I'll admit, I'm never going to say don't try any drug. I don't regret trying Dope at all, I regret getting addicted to it (and other opiates). That was my active choice (as was withdrawing and not being dependent anymore) and I remember choosing addiction (twice if your counting). I'm not saying this is true for everyone, some people try these drugs once and can never stop thinking about it again. I also see nothing unique about dope, in fact, I haven't touched a "true opiate" (anything but Bupe or Kratom) in 3 years, and what I crave sometimes is Diladid (sp?), not dope (or even fent which defined by addiction). One could argue that this is because I've never IVed but my friends who IVed Dillys seemed to agree they were STILL better then IV dope. I'm not saying IV Dillys, don't IV drugs.

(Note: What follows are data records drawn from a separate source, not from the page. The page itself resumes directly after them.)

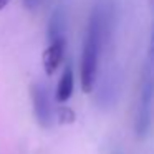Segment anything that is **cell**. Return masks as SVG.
<instances>
[{
  "mask_svg": "<svg viewBox=\"0 0 154 154\" xmlns=\"http://www.w3.org/2000/svg\"><path fill=\"white\" fill-rule=\"evenodd\" d=\"M66 51V38H57L48 42V47L43 53V66L48 75H53L57 68L61 65Z\"/></svg>",
  "mask_w": 154,
  "mask_h": 154,
  "instance_id": "277c9868",
  "label": "cell"
},
{
  "mask_svg": "<svg viewBox=\"0 0 154 154\" xmlns=\"http://www.w3.org/2000/svg\"><path fill=\"white\" fill-rule=\"evenodd\" d=\"M32 94V104H33V113L40 126L50 128L55 118V109H53V100H51L50 90L45 83L35 81L30 88Z\"/></svg>",
  "mask_w": 154,
  "mask_h": 154,
  "instance_id": "3957f363",
  "label": "cell"
},
{
  "mask_svg": "<svg viewBox=\"0 0 154 154\" xmlns=\"http://www.w3.org/2000/svg\"><path fill=\"white\" fill-rule=\"evenodd\" d=\"M154 106V65L147 61L143 68L139 85V94L134 109V133L137 137H144L149 133Z\"/></svg>",
  "mask_w": 154,
  "mask_h": 154,
  "instance_id": "7a4b0ae2",
  "label": "cell"
},
{
  "mask_svg": "<svg viewBox=\"0 0 154 154\" xmlns=\"http://www.w3.org/2000/svg\"><path fill=\"white\" fill-rule=\"evenodd\" d=\"M43 2H45V0H23L25 8H27V10H30V12L38 10V8L43 5Z\"/></svg>",
  "mask_w": 154,
  "mask_h": 154,
  "instance_id": "52a82bcc",
  "label": "cell"
},
{
  "mask_svg": "<svg viewBox=\"0 0 154 154\" xmlns=\"http://www.w3.org/2000/svg\"><path fill=\"white\" fill-rule=\"evenodd\" d=\"M147 57H149V63L154 65V23L151 27V37H149V50H147Z\"/></svg>",
  "mask_w": 154,
  "mask_h": 154,
  "instance_id": "ba28073f",
  "label": "cell"
},
{
  "mask_svg": "<svg viewBox=\"0 0 154 154\" xmlns=\"http://www.w3.org/2000/svg\"><path fill=\"white\" fill-rule=\"evenodd\" d=\"M111 33V10L104 4H96L88 17L83 50L80 61V81L83 93H91L98 78V65L103 48Z\"/></svg>",
  "mask_w": 154,
  "mask_h": 154,
  "instance_id": "6da1fadb",
  "label": "cell"
},
{
  "mask_svg": "<svg viewBox=\"0 0 154 154\" xmlns=\"http://www.w3.org/2000/svg\"><path fill=\"white\" fill-rule=\"evenodd\" d=\"M65 30H66V14H65V8L61 5H58L50 15V20H48V42L57 40V38H63L65 37Z\"/></svg>",
  "mask_w": 154,
  "mask_h": 154,
  "instance_id": "5b68a950",
  "label": "cell"
},
{
  "mask_svg": "<svg viewBox=\"0 0 154 154\" xmlns=\"http://www.w3.org/2000/svg\"><path fill=\"white\" fill-rule=\"evenodd\" d=\"M73 88H75V76H73V68L71 65H66V68L63 70L60 81L57 86V93H55V100L58 103H66L73 94Z\"/></svg>",
  "mask_w": 154,
  "mask_h": 154,
  "instance_id": "8992f818",
  "label": "cell"
},
{
  "mask_svg": "<svg viewBox=\"0 0 154 154\" xmlns=\"http://www.w3.org/2000/svg\"><path fill=\"white\" fill-rule=\"evenodd\" d=\"M8 2H10V0H0V10H4V8L8 5Z\"/></svg>",
  "mask_w": 154,
  "mask_h": 154,
  "instance_id": "9c48e42d",
  "label": "cell"
}]
</instances>
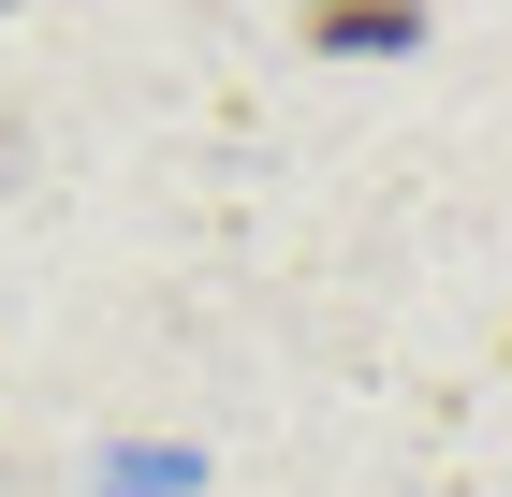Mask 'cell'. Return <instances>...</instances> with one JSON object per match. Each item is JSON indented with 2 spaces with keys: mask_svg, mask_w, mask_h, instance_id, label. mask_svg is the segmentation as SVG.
Returning a JSON list of instances; mask_svg holds the SVG:
<instances>
[{
  "mask_svg": "<svg viewBox=\"0 0 512 497\" xmlns=\"http://www.w3.org/2000/svg\"><path fill=\"white\" fill-rule=\"evenodd\" d=\"M308 30H322V44H395L410 0H308Z\"/></svg>",
  "mask_w": 512,
  "mask_h": 497,
  "instance_id": "obj_1",
  "label": "cell"
}]
</instances>
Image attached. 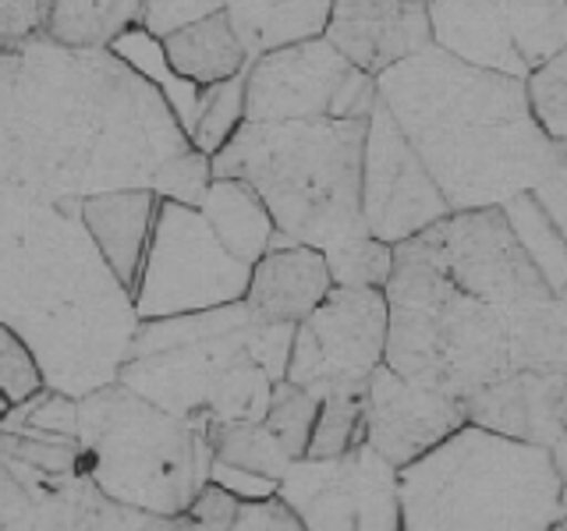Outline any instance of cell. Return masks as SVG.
<instances>
[{
  "label": "cell",
  "instance_id": "44dd1931",
  "mask_svg": "<svg viewBox=\"0 0 567 531\" xmlns=\"http://www.w3.org/2000/svg\"><path fill=\"white\" fill-rule=\"evenodd\" d=\"M220 11L252 61L259 53L323 35L330 0H224Z\"/></svg>",
  "mask_w": 567,
  "mask_h": 531
},
{
  "label": "cell",
  "instance_id": "ffe728a7",
  "mask_svg": "<svg viewBox=\"0 0 567 531\" xmlns=\"http://www.w3.org/2000/svg\"><path fill=\"white\" fill-rule=\"evenodd\" d=\"M156 202L159 199L150 188H124L79 199V220L85 235L93 238L100 259L111 266V273L124 283L128 294L135 288L142 252H146Z\"/></svg>",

That was generally my trick before burying too many friends and deciding to quit life and jumping on the Opiate train. By avoiding ROA's known for increasing rush I never really craved the drugs. This meant I could see when I was being escapist and prevent myself from that road. It's just that once the drugs are in your life long enough, you slip at some point. Its not about what the drug in particular is, it's about deciding you want to be high all the time, everyday for a bit. Once you make that call, hooks are in.
 
Haha go from heroine to oxy instead of oxy to heroine. I dunno if someone could handle just doing heroine with out any other opiate experience, it would probably be to intense for them.